Datensätze
'''

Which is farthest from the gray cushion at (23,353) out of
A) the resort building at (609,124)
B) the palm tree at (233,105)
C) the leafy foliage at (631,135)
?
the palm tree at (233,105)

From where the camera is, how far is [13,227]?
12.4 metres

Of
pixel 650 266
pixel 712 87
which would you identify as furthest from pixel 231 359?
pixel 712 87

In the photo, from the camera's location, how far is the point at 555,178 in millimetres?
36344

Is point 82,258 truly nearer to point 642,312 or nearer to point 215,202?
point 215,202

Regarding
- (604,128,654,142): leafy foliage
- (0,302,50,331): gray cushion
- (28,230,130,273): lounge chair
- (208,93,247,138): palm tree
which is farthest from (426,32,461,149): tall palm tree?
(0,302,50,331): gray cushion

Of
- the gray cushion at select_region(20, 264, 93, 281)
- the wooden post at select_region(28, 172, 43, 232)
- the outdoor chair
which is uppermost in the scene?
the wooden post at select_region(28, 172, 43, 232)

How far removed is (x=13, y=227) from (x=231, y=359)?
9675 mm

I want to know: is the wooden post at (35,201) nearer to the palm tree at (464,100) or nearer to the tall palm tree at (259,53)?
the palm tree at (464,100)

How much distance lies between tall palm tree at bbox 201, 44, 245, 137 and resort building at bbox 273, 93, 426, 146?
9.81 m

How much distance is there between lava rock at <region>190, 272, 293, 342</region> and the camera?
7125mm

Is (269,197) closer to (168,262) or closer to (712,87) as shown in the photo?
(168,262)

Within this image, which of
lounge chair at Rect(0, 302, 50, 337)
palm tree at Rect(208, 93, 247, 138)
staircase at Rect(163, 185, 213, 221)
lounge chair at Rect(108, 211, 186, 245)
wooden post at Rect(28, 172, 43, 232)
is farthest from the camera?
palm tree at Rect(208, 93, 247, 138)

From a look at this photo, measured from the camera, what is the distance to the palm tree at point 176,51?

'''

Schreiben Sie sämtliche Zeilen der obigen Datensätze als JSON-Liste von Zeichenketten um, mit genau einer Zeichenkette pro Zeile. Leerzeilen werden dabei weggelassen.

[
  "Which is farthest from the gray cushion at (23,353) out of",
  "A) the resort building at (609,124)",
  "B) the palm tree at (233,105)",
  "C) the leafy foliage at (631,135)",
  "?",
  "the palm tree at (233,105)",
  "From where the camera is, how far is [13,227]?",
  "12.4 metres",
  "Of",
  "pixel 650 266",
  "pixel 712 87",
  "which would you identify as furthest from pixel 231 359?",
  "pixel 712 87",
  "In the photo, from the camera's location, how far is the point at 555,178 in millimetres?",
  "36344",
  "Is point 82,258 truly nearer to point 642,312 or nearer to point 215,202?",
  "point 215,202",
  "Regarding",
  "- (604,128,654,142): leafy foliage",
  "- (0,302,50,331): gray cushion",
  "- (28,230,130,273): lounge chair",
  "- (208,93,247,138): palm tree",
  "which is farthest from (426,32,461,149): tall palm tree?",
  "(0,302,50,331): gray cushion",
  "Of",
  "- the gray cushion at select_region(20, 264, 93, 281)",
  "- the wooden post at select_region(28, 172, 43, 232)",
  "- the outdoor chair",
  "which is uppermost in the scene?",
  "the wooden post at select_region(28, 172, 43, 232)",
  "How far removed is (x=13, y=227) from (x=231, y=359)?",
  "9675 mm",
  "I want to know: is the wooden post at (35,201) nearer to the palm tree at (464,100) or nearer to the tall palm tree at (259,53)?",
  "the palm tree at (464,100)",
  "How much distance lies between tall palm tree at bbox 201, 44, 245, 137 and resort building at bbox 273, 93, 426, 146?",
  "9.81 m",
  "How much distance is there between lava rock at <region>190, 272, 293, 342</region> and the camera?",
  "7125mm",
  "Is (269,197) closer to (168,262) or closer to (712,87) as shown in the photo?",
  "(168,262)",
  "Within this image, which of",
  "lounge chair at Rect(0, 302, 50, 337)",
  "palm tree at Rect(208, 93, 247, 138)",
  "staircase at Rect(163, 185, 213, 221)",
  "lounge chair at Rect(108, 211, 186, 245)",
  "wooden post at Rect(28, 172, 43, 232)",
  "is farthest from the camera?",
  "palm tree at Rect(208, 93, 247, 138)",
  "From a look at this photo, measured from the camera, what is the distance to the palm tree at point 176,51?"
]